§ **Exercise instructions**
Put each line of the records below into a JSON list of strings, one string per line, starting with the line that contains "At what distance in" and going on through the end of the records. Leave out blank lines and pictures.

- - -

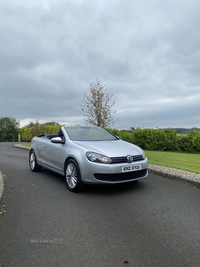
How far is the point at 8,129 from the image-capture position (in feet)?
198

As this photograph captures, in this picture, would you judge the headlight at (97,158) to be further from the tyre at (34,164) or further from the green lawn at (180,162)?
the green lawn at (180,162)

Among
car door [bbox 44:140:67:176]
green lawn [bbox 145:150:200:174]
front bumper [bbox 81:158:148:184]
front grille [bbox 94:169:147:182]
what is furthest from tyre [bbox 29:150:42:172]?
green lawn [bbox 145:150:200:174]

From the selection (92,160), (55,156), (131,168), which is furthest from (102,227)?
(55,156)

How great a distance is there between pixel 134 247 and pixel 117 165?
7.05 feet

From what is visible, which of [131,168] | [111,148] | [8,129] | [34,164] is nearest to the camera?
[131,168]

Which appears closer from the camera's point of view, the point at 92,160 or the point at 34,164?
the point at 92,160

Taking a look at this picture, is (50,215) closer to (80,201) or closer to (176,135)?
(80,201)

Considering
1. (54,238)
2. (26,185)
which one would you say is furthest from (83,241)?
(26,185)

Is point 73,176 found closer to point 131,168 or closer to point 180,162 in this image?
point 131,168

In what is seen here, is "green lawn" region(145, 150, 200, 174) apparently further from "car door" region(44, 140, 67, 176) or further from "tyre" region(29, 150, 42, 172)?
"tyre" region(29, 150, 42, 172)

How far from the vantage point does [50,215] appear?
3852 millimetres

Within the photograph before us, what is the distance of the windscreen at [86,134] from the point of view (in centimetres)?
608

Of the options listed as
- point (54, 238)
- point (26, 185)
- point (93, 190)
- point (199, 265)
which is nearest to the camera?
point (199, 265)

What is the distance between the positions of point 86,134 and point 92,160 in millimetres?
1620
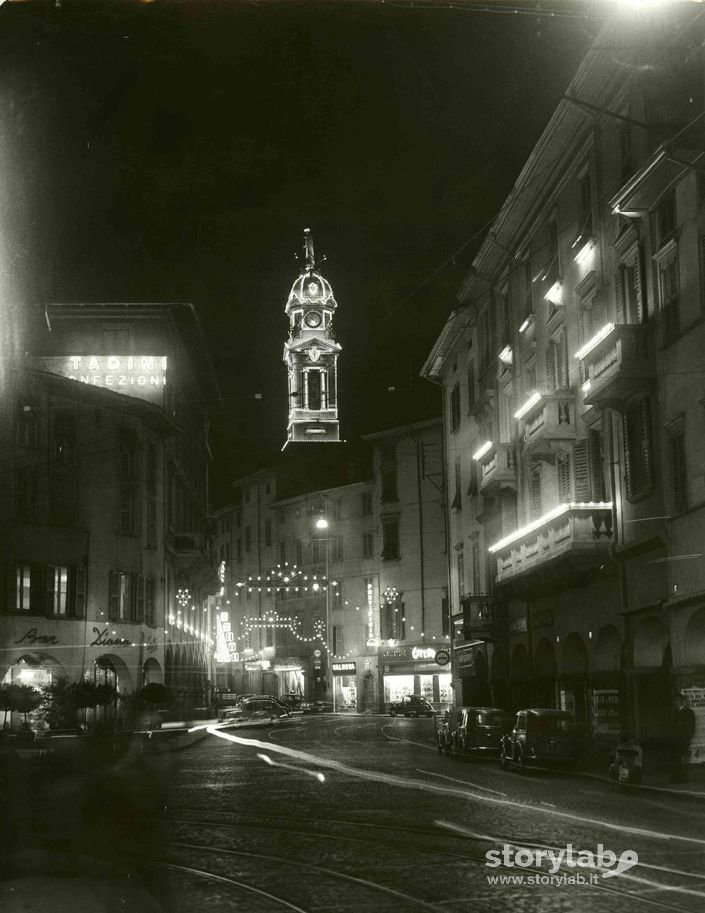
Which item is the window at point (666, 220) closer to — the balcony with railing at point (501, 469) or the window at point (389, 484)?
the balcony with railing at point (501, 469)

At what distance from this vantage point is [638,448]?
93.5ft

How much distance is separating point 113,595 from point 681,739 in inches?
1341

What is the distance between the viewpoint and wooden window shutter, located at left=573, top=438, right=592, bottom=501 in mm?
32500

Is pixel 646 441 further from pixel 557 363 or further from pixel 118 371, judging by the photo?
pixel 118 371

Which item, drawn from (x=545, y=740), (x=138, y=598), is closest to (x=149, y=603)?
(x=138, y=598)

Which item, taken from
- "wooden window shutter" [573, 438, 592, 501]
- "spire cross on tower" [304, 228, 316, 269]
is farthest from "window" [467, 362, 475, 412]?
"spire cross on tower" [304, 228, 316, 269]

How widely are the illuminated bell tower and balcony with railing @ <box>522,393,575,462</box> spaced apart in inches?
2641

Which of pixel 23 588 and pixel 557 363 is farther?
pixel 23 588

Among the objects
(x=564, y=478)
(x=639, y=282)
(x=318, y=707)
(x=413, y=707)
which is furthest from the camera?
(x=318, y=707)

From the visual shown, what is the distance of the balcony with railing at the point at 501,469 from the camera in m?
40.0

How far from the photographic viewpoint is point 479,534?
47062mm

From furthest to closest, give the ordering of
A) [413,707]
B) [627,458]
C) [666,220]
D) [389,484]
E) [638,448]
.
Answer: [389,484]
[413,707]
[627,458]
[638,448]
[666,220]

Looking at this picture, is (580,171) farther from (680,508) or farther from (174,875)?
(174,875)

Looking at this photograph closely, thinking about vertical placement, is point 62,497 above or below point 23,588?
above
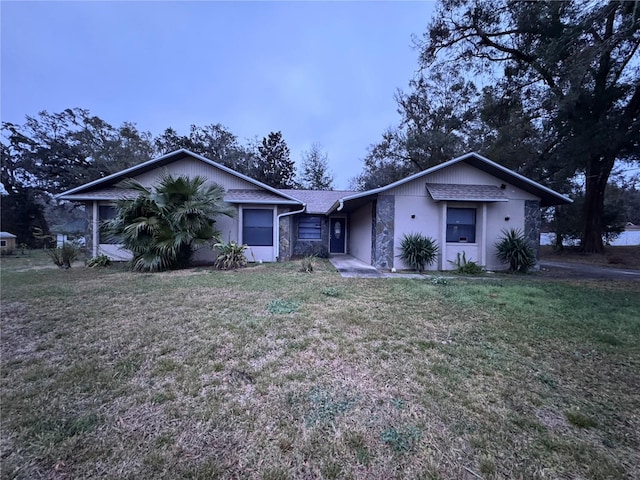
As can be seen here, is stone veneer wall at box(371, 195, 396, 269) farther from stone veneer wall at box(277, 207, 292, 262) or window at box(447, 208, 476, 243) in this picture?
stone veneer wall at box(277, 207, 292, 262)

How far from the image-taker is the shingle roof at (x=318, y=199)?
14.1 metres

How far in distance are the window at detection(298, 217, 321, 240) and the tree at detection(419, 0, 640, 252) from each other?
1044cm

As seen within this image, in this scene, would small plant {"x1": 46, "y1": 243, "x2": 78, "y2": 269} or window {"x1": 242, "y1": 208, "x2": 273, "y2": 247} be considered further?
window {"x1": 242, "y1": 208, "x2": 273, "y2": 247}

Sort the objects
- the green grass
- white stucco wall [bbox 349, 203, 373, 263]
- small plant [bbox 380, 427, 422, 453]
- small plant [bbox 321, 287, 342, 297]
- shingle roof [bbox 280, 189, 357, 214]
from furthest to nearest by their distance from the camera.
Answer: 1. shingle roof [bbox 280, 189, 357, 214]
2. white stucco wall [bbox 349, 203, 373, 263]
3. small plant [bbox 321, 287, 342, 297]
4. small plant [bbox 380, 427, 422, 453]
5. the green grass

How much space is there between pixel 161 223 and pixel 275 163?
75.0 feet

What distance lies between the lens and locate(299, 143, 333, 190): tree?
96.7 ft

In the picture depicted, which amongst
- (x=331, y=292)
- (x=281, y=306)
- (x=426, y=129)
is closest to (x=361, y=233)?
(x=331, y=292)

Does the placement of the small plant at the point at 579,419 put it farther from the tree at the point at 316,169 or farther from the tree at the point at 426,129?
the tree at the point at 316,169

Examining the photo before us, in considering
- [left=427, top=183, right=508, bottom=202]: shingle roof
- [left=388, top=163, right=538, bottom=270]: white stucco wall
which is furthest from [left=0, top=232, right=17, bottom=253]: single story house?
[left=427, top=183, right=508, bottom=202]: shingle roof

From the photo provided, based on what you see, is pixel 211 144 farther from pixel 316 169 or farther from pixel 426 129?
pixel 426 129

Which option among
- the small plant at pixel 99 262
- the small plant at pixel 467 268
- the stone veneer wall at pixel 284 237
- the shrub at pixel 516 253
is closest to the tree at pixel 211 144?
the stone veneer wall at pixel 284 237

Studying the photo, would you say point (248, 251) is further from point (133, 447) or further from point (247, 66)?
point (247, 66)

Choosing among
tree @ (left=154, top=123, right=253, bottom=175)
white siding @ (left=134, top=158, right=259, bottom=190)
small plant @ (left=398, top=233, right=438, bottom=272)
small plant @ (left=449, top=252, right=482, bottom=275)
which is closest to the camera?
small plant @ (left=449, top=252, right=482, bottom=275)

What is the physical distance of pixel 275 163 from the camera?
98.8 feet
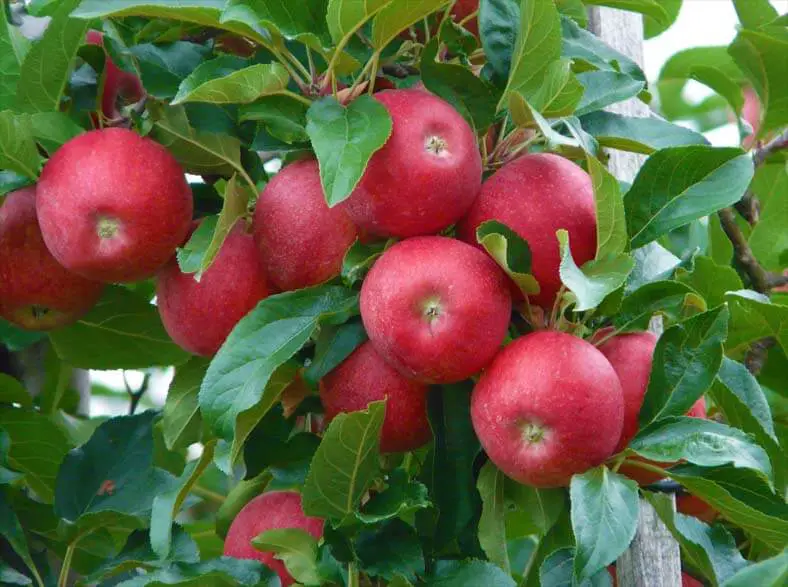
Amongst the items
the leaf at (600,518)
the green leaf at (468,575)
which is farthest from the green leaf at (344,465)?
the leaf at (600,518)

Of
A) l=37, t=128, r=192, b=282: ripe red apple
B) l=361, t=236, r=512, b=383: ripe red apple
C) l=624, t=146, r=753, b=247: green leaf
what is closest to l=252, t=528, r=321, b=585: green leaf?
l=361, t=236, r=512, b=383: ripe red apple

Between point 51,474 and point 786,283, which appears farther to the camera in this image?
point 786,283

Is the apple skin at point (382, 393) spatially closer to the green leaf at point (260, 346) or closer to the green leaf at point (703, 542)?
the green leaf at point (260, 346)

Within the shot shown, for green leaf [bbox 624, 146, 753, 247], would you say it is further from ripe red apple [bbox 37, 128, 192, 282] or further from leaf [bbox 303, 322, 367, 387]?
ripe red apple [bbox 37, 128, 192, 282]

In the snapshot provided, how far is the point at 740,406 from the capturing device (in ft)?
4.35

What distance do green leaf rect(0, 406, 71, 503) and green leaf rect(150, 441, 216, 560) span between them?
35 centimetres

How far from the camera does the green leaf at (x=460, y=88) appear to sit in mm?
1233

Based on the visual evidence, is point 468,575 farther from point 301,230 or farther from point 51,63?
point 51,63

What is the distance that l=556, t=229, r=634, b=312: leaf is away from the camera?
1.03 meters

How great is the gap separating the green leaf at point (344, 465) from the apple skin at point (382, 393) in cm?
4

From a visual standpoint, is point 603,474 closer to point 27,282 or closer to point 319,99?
point 319,99

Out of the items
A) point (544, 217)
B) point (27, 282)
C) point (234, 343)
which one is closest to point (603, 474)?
point (544, 217)

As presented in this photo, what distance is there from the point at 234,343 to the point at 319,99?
256 mm

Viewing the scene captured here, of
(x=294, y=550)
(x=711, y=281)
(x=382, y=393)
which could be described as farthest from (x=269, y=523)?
(x=711, y=281)
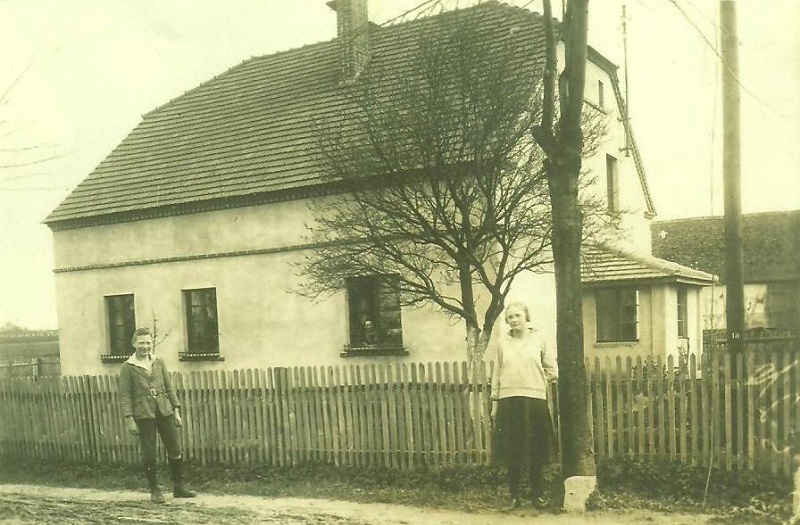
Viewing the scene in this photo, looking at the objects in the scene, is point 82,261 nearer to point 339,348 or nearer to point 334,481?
point 339,348

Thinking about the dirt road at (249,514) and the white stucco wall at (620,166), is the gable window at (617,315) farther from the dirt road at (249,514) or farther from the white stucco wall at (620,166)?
the dirt road at (249,514)

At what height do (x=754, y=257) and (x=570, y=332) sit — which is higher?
(x=754, y=257)

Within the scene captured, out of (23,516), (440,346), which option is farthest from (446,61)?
(23,516)

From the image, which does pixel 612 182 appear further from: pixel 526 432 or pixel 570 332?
pixel 526 432

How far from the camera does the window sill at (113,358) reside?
15656 mm

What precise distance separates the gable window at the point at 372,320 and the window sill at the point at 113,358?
5.78 meters

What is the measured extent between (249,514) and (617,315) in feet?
37.5

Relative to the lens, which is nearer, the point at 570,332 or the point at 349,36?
the point at 570,332

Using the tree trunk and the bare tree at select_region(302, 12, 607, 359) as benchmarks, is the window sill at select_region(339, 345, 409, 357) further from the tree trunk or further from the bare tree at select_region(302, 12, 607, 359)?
the tree trunk

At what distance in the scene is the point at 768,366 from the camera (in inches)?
258

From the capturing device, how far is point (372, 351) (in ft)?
42.6

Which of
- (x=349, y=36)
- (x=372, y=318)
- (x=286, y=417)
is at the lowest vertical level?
(x=286, y=417)

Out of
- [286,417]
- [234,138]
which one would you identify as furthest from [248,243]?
[286,417]

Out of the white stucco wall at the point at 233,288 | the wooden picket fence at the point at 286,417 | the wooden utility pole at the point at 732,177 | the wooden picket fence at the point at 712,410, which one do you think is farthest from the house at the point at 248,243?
the wooden picket fence at the point at 712,410
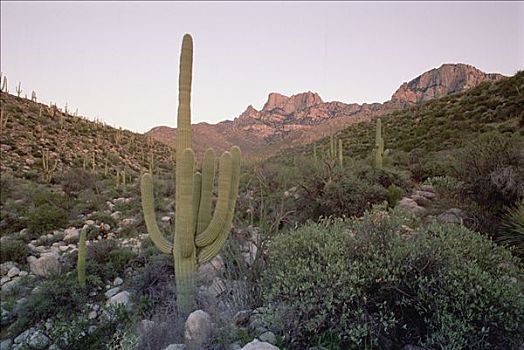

- - -

§ **Finished answer**
[
  "At what distance in the scene is the point at 768,366 from the camera (in inches)?",
  "258",
  "From the capturing device, how far is point (372, 351) (in ft)?",
  "42.6",
  "Which of",
  "- (x=349, y=36)",
  "- (x=372, y=318)",
  "- (x=286, y=417)",
  "is at the lowest vertical level?",
  "(x=286, y=417)",
  "Out of",
  "- [286,417]",
  "- [234,138]",
  "which one would you identify as furthest from [248,243]?",
  "[286,417]",
  "Out of the white stucco wall at the point at 233,288 | the wooden picket fence at the point at 286,417 | the wooden utility pole at the point at 732,177 | the wooden picket fence at the point at 712,410, which one do you think is farthest from the house at the point at 248,243?",
  "the wooden picket fence at the point at 712,410"
]